What you return must match the records word for word.

§ Saved data entries:
★ ★ ★ ★ ★ ★ ★

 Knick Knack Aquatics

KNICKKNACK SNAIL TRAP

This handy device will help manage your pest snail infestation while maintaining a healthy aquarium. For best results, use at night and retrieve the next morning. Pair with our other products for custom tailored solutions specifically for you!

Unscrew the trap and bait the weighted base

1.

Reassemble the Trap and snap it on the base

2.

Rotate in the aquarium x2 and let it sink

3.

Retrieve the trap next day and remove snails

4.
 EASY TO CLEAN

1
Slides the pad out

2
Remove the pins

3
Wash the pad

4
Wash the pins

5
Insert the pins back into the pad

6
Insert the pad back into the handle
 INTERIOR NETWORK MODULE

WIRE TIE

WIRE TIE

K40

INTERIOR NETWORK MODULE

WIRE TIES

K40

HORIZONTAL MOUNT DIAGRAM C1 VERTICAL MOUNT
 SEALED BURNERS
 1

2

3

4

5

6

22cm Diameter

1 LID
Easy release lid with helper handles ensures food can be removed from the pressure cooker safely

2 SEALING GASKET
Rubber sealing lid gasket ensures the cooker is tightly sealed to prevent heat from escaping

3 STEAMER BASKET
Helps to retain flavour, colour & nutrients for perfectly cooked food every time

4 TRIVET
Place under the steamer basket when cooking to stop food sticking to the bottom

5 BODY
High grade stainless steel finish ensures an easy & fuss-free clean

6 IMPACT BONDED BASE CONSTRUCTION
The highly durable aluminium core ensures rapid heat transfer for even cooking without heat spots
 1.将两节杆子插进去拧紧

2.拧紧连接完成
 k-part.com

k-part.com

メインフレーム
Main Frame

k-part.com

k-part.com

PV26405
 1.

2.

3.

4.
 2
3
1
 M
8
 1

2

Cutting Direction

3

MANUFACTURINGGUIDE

★ ★ ★ ★ ★ ★ ★

§ Your solution:
 Knick Knack Aquatics

KNICKKNACK SNAIL TRAP

This handy device will help manage your pest snail infestation while maintaining a healthy aquarium. For best results, use at night and retrieve the next morning. Pair with our other products for custom tailored solutions specifically for you!

Unscrew the trap and bait the weighted base

1.

Reassemble the Trap and snap it on the base

2.

Rotate in the aquarium x2 and let it sink

3.

Retrieve the trap next day and remove snails

4.
 EASY TO CLEAN

1
Slides the pad out

2
Remove the pins

3
Wash the pad

4
Wash the pins

5
Insert the pins back into the pad

6
Insert the pad back into the handle
 INTERIOR NETWORK MODULE

WIRE TIE

WIRE TIE

K40

INTERIOR NETWORK MODULE

WIRE TIES

K40

HORIZONTAL MOUNT DIAGRAM C1 VERTICAL MOUNT
 SEALED BURNERS
 1

2

3

4

5

6

22cm Diameter

1 LID
Easy release lid with helper handles ensures food can be removed from the pressure cooker safely

2 SEALING GASKET
Rubber sealing lid gasket ensures the cooker is tightly sealed to prevent heat from escaping

3 STEAMER BASKET
Helps to retain flavour, colour & nutrients for perfectly cooked food every time

4 TRIVET
Place under the steamer basket when cooking to stop food sticking to the bottom

5 BODY
High grade stainless steel finish ensures an easy & fuss-free clean

6 IMPACT BONDED BASE CONSTRUCTION
The highly durable aluminium core ensures rapid heat transfer for even cooking without heat spots
 1.将两节杆子插进去拧紧

2.拧紧连接完成
 k-part.com

k-part.com

メインフレーム
Main Frame

k-part.com

k-part.com

PV26405
 1.

2.

3.

4.
 2
3
1
 M
8
 1

2

Cutting Direction

3

MANUFACTURINGGUIDE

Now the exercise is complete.